SOURCE EXTRACT section start

Thursday, February 21, 2013

ASH 2012: Dr. Tom Kipps Explains BCR, Chemokines, and the Power of Blocker Drugs

This is part two of my ASH 2012 interview where my doctor, Dr. Kipps out of UCSD, makes the importance of BCR and chemokines to the B cells understandable. Even a vegan like me can understand his Thanksgiving dinner analogy. He too talks about the debt of gratitude owed to all the patients who enroll in the clinical trials.



More to come soon.

On a personal note, I am home a day early from five days in Manhattan at a hematology conference where my family doctor brain was crammed full of new malignant hematology facts and figures so that I can talk about more than CLL to the experts that I am privileged to meet. I was, for obvious reasons, the only family doctor there, and had to check "other" on my registration form as there were not expected any PCPs to show up. If you newbies to CLL think the acronyms for CLL are bad, hematologist are the perpetual masters of an expanding array of coded alphanumeric soups. I was constantly multi-tasking as I was learning the new material and scouring the web at the same time to decode the heme shorthand for all their therapies.

SOURCE EXTRACT section end
SOURCE MATERIAL section start

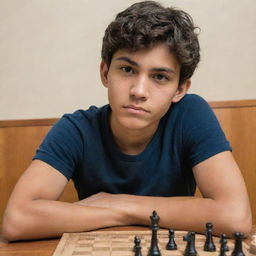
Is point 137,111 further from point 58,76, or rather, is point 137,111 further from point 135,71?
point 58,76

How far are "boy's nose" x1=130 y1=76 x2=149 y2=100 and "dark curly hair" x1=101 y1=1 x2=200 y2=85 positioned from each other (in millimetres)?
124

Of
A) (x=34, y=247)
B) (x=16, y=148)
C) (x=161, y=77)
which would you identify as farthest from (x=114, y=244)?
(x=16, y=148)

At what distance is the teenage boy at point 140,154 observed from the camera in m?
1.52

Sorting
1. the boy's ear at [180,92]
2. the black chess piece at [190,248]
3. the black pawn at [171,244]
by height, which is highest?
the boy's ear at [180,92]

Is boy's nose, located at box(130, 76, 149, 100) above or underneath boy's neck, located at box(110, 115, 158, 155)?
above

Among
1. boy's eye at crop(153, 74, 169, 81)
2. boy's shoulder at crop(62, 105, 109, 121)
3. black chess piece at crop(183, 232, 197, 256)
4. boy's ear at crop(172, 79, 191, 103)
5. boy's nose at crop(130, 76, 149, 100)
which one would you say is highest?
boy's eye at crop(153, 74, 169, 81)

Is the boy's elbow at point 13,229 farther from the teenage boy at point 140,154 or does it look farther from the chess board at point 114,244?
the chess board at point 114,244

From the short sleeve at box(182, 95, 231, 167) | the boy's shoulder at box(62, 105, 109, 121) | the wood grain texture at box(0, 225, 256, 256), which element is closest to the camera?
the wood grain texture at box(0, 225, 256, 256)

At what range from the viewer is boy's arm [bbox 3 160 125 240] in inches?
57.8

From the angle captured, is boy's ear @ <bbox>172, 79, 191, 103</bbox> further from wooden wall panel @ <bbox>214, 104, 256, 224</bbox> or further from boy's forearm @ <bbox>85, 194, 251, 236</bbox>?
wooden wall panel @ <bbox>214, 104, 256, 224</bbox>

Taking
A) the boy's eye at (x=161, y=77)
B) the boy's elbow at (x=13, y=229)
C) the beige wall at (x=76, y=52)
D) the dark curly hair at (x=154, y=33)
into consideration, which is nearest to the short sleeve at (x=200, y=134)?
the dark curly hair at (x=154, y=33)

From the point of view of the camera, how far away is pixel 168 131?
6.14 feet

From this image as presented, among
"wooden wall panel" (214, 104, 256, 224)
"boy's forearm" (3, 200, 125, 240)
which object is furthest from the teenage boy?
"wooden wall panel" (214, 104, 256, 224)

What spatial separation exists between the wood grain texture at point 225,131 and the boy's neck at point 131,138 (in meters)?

SOURCE MATERIAL section end
SOURCE MATERIAL section start

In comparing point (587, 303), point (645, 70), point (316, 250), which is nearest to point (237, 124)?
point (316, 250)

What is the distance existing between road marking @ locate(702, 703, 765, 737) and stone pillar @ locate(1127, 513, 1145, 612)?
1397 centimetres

SOURCE MATERIAL section end
SOURCE MATERIAL section start

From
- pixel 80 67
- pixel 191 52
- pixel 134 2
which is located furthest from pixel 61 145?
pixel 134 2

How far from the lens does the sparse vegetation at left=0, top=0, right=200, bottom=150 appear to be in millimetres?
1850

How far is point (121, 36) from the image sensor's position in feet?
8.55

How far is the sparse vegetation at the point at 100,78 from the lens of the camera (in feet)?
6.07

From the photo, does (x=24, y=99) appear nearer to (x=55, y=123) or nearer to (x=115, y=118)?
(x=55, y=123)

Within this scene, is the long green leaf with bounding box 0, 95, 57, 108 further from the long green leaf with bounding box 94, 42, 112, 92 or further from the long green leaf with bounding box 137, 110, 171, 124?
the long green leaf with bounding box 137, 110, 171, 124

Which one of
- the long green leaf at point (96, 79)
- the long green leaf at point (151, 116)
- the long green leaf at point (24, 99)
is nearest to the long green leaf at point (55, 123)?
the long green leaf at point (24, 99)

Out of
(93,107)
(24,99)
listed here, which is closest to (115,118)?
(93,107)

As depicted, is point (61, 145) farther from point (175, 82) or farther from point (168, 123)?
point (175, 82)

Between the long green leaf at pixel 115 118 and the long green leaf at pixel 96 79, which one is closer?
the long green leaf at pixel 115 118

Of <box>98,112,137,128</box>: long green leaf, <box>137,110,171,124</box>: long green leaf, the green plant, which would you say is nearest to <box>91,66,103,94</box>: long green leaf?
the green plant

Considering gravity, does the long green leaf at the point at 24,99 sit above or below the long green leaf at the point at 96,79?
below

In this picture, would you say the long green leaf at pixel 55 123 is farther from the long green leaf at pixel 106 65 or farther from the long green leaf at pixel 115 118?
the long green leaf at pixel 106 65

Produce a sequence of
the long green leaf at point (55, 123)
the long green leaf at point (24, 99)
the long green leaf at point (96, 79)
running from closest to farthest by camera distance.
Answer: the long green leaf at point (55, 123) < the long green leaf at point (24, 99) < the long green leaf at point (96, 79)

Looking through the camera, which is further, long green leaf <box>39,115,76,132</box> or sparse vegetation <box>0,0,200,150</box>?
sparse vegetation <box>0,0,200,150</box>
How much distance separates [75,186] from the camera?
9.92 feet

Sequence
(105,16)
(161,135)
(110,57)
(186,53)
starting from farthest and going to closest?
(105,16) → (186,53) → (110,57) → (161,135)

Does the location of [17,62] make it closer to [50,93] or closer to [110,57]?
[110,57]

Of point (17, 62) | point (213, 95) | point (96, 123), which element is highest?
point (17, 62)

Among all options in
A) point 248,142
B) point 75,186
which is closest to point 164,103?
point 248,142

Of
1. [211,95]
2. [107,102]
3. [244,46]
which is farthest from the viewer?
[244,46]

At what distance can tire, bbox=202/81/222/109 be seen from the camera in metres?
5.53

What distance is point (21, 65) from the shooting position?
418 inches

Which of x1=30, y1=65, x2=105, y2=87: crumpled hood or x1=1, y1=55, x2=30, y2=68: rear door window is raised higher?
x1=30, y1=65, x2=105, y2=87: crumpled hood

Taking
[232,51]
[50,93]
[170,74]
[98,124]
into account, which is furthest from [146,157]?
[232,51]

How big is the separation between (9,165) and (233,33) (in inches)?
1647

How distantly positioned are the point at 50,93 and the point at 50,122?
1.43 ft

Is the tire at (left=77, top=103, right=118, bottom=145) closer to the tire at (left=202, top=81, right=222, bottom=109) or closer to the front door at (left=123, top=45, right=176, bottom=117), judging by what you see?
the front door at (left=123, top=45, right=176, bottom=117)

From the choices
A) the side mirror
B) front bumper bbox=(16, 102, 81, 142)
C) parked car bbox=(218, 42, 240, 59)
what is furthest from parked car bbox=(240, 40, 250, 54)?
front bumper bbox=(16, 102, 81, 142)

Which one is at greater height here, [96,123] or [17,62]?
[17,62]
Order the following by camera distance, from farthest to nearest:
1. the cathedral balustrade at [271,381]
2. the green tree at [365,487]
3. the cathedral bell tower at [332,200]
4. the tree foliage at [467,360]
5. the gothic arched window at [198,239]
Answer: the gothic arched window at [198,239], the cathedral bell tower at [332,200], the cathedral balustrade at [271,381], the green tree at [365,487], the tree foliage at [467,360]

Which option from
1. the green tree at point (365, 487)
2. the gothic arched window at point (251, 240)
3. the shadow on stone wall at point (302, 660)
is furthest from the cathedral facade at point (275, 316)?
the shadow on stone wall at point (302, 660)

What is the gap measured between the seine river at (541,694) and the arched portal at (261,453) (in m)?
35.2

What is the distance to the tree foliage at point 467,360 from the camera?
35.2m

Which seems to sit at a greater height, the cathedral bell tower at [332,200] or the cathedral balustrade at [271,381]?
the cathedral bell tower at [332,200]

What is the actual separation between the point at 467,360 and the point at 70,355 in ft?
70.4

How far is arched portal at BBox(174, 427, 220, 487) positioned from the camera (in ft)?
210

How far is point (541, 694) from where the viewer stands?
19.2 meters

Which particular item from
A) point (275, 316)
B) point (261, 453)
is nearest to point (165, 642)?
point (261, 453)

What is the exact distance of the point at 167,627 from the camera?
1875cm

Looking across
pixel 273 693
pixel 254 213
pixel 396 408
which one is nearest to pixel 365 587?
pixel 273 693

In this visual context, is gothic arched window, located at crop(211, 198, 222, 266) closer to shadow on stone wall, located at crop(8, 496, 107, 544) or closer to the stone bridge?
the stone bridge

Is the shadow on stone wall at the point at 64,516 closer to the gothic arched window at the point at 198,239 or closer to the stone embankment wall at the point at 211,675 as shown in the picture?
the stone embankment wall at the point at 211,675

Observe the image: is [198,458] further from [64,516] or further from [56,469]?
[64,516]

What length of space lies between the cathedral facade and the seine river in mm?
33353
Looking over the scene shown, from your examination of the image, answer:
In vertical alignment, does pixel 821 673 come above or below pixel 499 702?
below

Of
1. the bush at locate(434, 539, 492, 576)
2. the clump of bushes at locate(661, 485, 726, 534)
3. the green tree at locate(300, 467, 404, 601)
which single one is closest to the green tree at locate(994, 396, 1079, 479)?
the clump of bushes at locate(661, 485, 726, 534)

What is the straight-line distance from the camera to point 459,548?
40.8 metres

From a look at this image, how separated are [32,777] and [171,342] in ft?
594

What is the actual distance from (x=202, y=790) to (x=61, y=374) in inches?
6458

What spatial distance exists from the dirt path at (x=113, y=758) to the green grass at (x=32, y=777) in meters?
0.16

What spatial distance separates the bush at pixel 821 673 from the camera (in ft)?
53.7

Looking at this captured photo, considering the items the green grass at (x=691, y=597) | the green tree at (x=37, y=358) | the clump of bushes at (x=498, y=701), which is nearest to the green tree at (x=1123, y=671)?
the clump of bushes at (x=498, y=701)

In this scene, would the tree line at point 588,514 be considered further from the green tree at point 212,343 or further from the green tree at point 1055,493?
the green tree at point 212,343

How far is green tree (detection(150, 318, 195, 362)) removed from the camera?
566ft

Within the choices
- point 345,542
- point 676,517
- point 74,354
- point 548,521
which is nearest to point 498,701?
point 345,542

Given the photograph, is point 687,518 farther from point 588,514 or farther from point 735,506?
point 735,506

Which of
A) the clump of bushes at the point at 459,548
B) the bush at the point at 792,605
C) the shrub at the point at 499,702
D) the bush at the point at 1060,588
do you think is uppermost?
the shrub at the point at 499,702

SOURCE MATERIAL section end

PROBLEM A: In the blog post, rewrite the paragraph beginning "On a personal note" as a short bulleted list that keeps its main facts.
PROBLEM B: According to the blog post, why did the writer have to check "other" on the conference registration form?
PROBLEM C: List every topic that the blog post's title says Dr. Kipps explains.

REPLY A:
- Came home a day early from a five-day hematology conference in Manhattan.
- Took in new facts and figures on malignant hematology in order to talk about more than CLL with the experts.
- Was the only family doctor there and had to check "other" on the registration form.
- Found hematologists' acronyms worse than those for CLL.
- Multitasked throughout, learning the material while searching the web to decode the shorthand for therapies.

REPLY B: The writer was a family doctor, and the conference did not expect any PCPs to attend, so the form had no matching option.

REPLY C:
- BCR
- Chemokines
- The power of blocker drugs